MATERIAL PROVIDED:
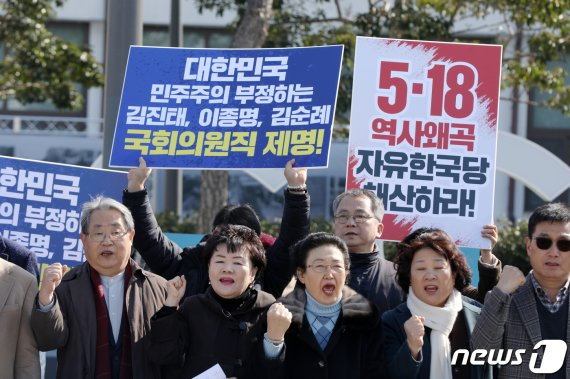 '5·18 폭동' '전두환 영웅' 발언에 광주 시민들, 참지 못하고..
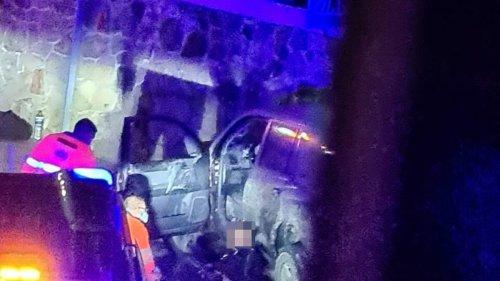 Dos guardias civiles heridos en una persecución en Tesorillo a un vehículo robado que circulaba sin luces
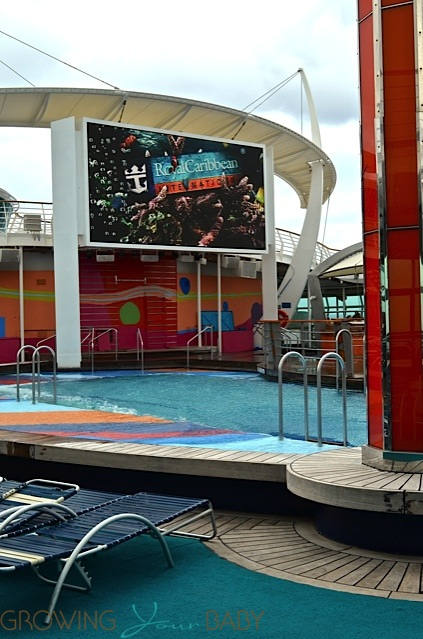 Freedom of the Seas - main pool movie screen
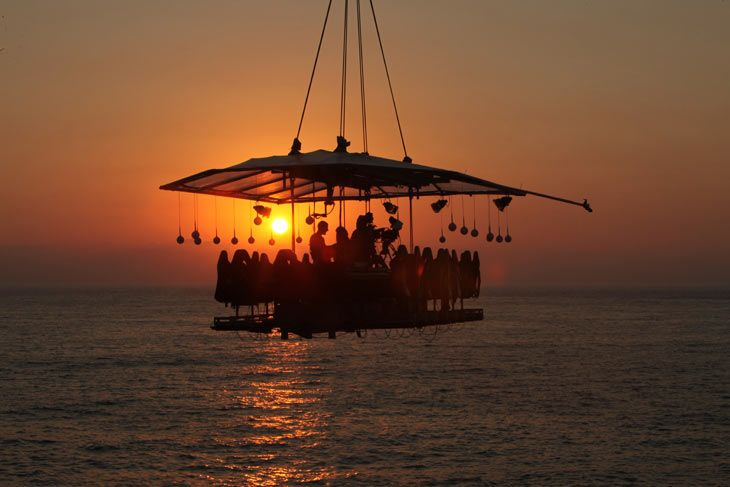 WOW! A dinner in the sky - that must be a wonderful experience!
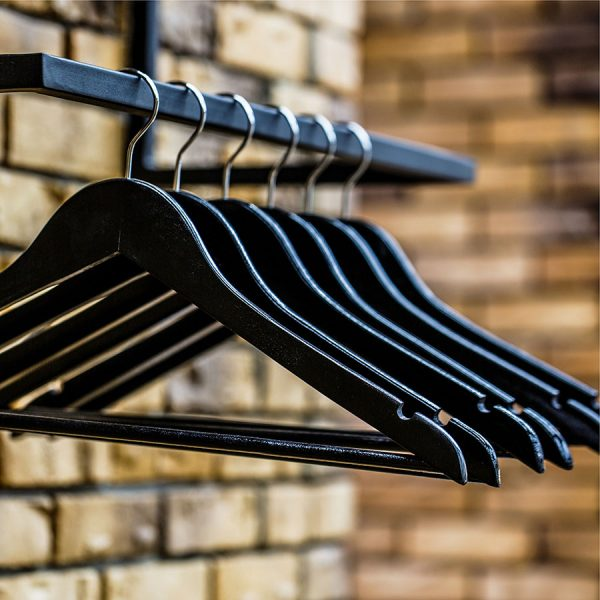 Best Hangers • Reviews & Buying Guide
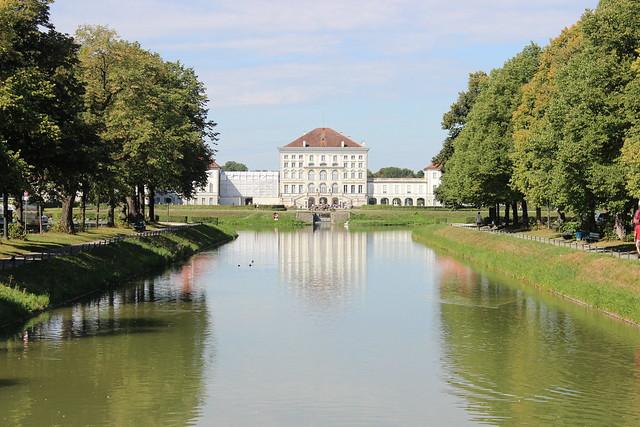 Nymphenburger Kanal und Schloss Nymphenburg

WORK INSTRUCTIONS: Only the pictures stay out; the rest of the entries above must be written out exactly.

OUTPUT FOR THIS EXERCISE:
 '5·18 폭동' '전두환 영웅' 발언에 광주 시민들, 참지 못하고..
 Dos guardias civiles heridos en una persecución en Tesorillo a un vehículo robado que circulaba sin luces
 Freedom of the Seas - main pool movie screen
 WOW! A dinner in the sky - that must be a wonderful experience!
 Best Hangers • Reviews & Buying Guide
 Nymphenburger Kanal und Schloss Nymphenburg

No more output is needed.